Bone Trouble is a 1940 animated short produced by Walt Disney, and directed by Jack Kinney. It stars Pluto and Butch the Bulldog, in the latter's first appearance.

== Plot ==
The short begins with Pluto waking up in his dog house. Pluto is hungry, but birds have eaten his dish. He hears snoring over the nextdoor fence. Butch the Bulldog, who is sleeping nearby, has a bone which Pluto attempts to steal without awakening him. Pluto has to sneak past trees and tires to reach to the bone. After a couple of attempts, he successfully steals it. Before Pluto can enjoy the bone, an angry Butch shows up, having awoken some time before. A surprised Pluto takes the bone and Butch chases him.

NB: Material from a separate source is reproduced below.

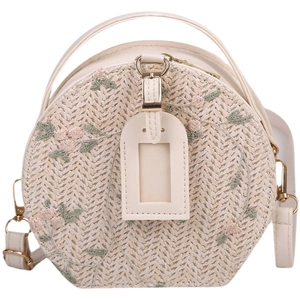 Women's round straw bag with floral embroidery and adjustable leather strap on white backdrop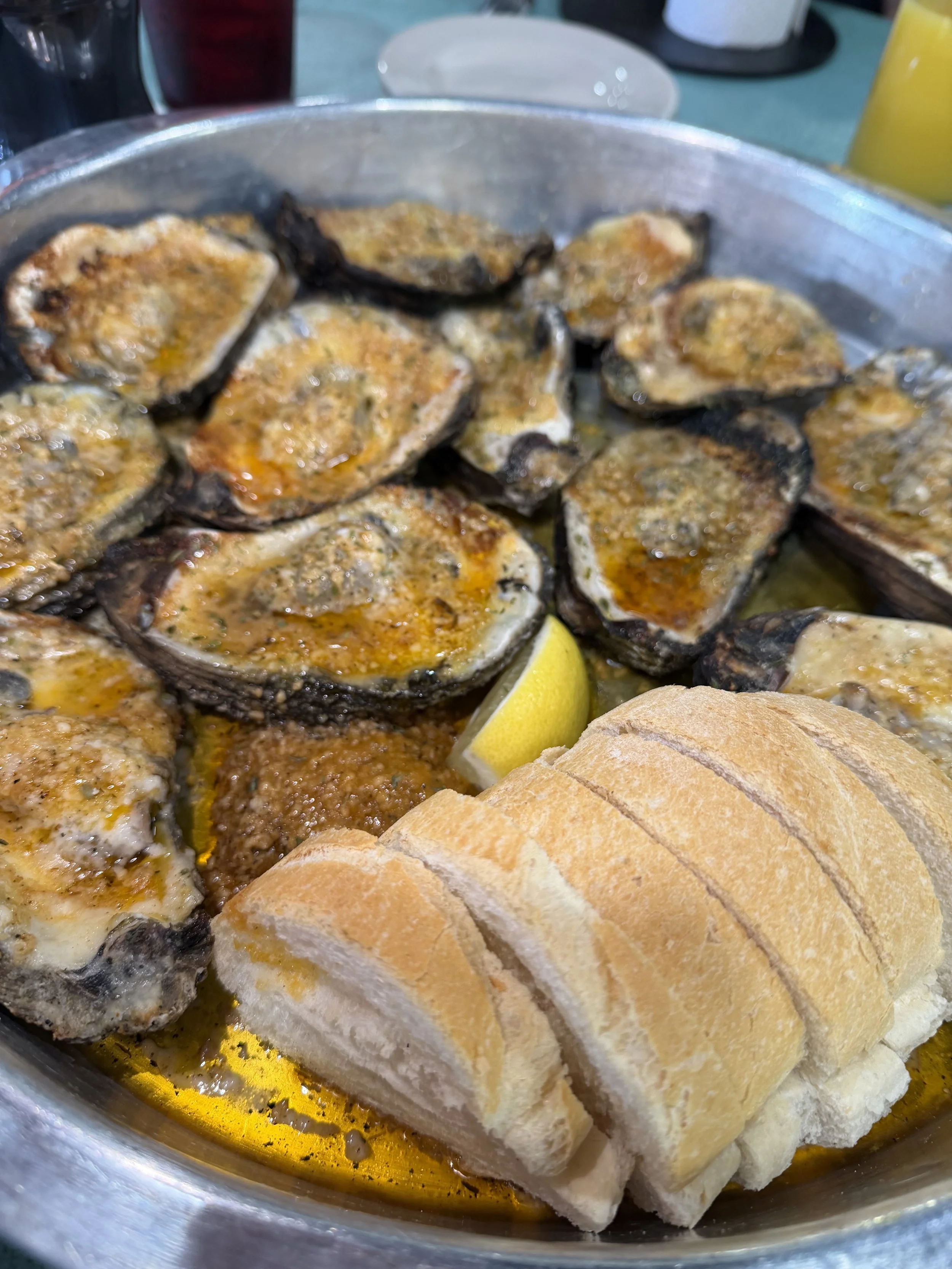 Char-grilled oysters with French bread at Kelley's Village Inn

Butch chases Pluto through town and into a deserted carnival. During the chase, they pass over posters of a strongman and belly dancer. They go through the Tunnel of Love ride where Pluto reverses the chase. Butch loses sight of Pluto when Pluto goes into a hall of mirrors. In each mirror, Pluto sees a reflection of himself shaped like a different animal. Pluto has fun with the mirrors until he sees Butch again. Pluto takes advantage of one set of mirrors to successfully scare Butch off. He winks at his reflections and goes off with the bone.

== Production ==
The story was written by Carl Barks, who was soon to become a prolific and popular Disney comics artist and writer. This story partly inspired Barks' first Disney comics story, Pluto Saves the Ship, in 1942.

== Cast ==
- Lee Millar as Pluto
- Clarence Nash as Butch

== Releases ==
- 1940 – theatrical release

== Home media ==
The short was released on December 7, 2004, on Walt Disney Treasures: The Complete Pluto: 1930–1947. It was released to Disney+ between September 5 and 8, 2023.